Why? They are more important than you think because they are literally the foundation of any outfit. And they leave a lasting impression. It's a simple nonverbal statement that say "I actually give a shit." If maintained, they are a worthwhile investment. We live in a disposable world, but it doesn’t mean everything has to be. Purchasing a nice pair of shoes that are meant to form around your foot will be more comfortable in the long run, saving you money from buying cheap pair after cheap pair after cheap pair. Don't wear dress shoes often? All the more reason to have a great pair on standby to impress those who know you as the T-Shirt-and-jeans guy.
How: 1. Look for the following key terms to know that your shoes are well-made:
“Full-Grain” - Leather that has not been sanded down, or “corrected” to be smooth.
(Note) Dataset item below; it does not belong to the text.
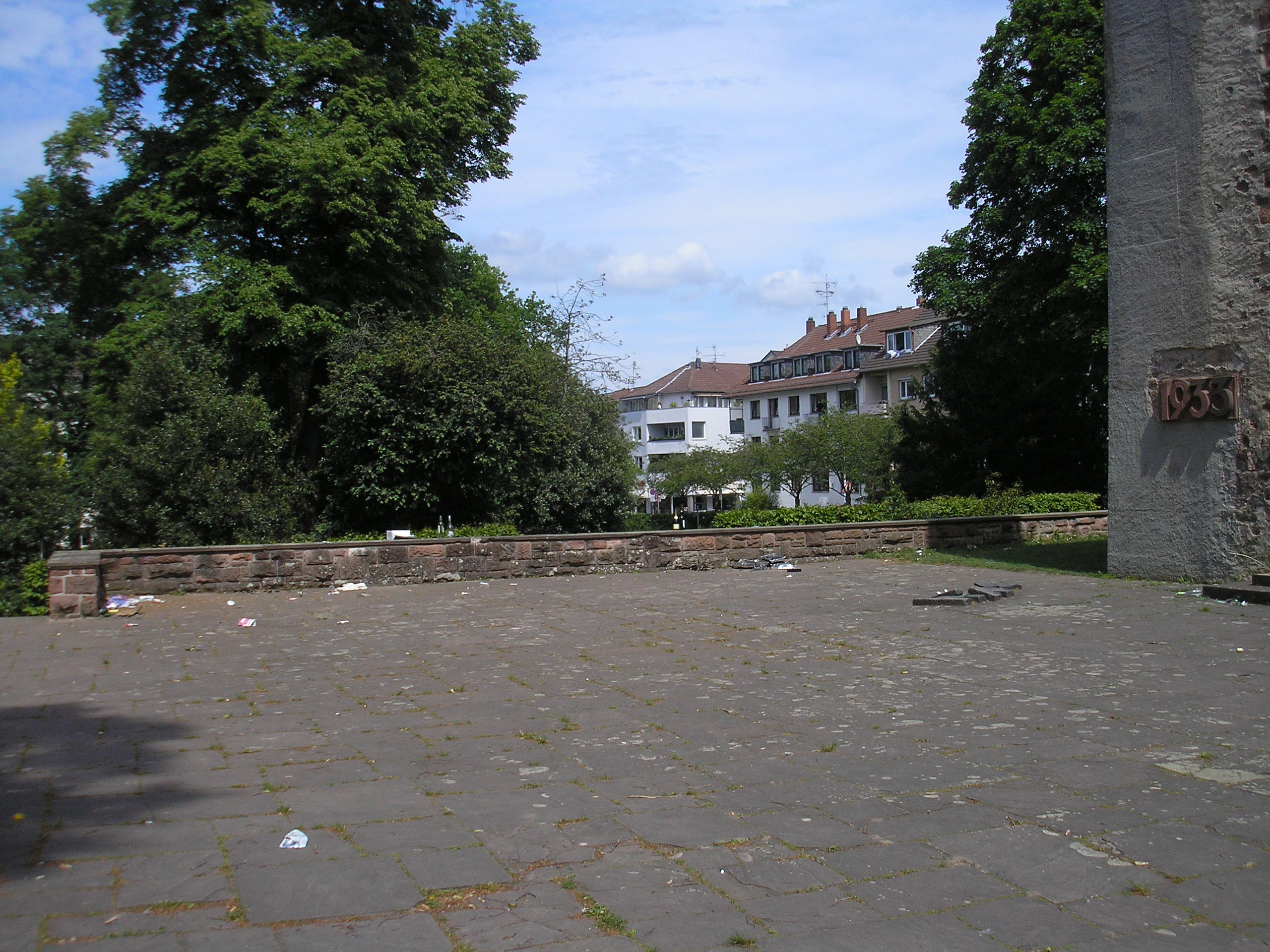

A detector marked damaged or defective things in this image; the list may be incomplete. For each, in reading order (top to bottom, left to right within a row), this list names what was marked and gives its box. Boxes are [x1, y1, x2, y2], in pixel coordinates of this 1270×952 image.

cracked pavement [2, 563, 1270, 948]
It could contain imperfections and texture “Vegetable Dyed” - Natural dyes that age better than chemicals or “chrome” dying which achieves an unnatural even color and cannot be properly shined “Goodyear Welted” - Stitch the soles of the shoe to the uppers, or the leather part, allowing the shoe to breathe and be resoled easily instead of “cemented” which is using glue to hold the sole and upper together.
With regular maintenance, a pair of $300 shoes will last you a very, very long time and only look better with age.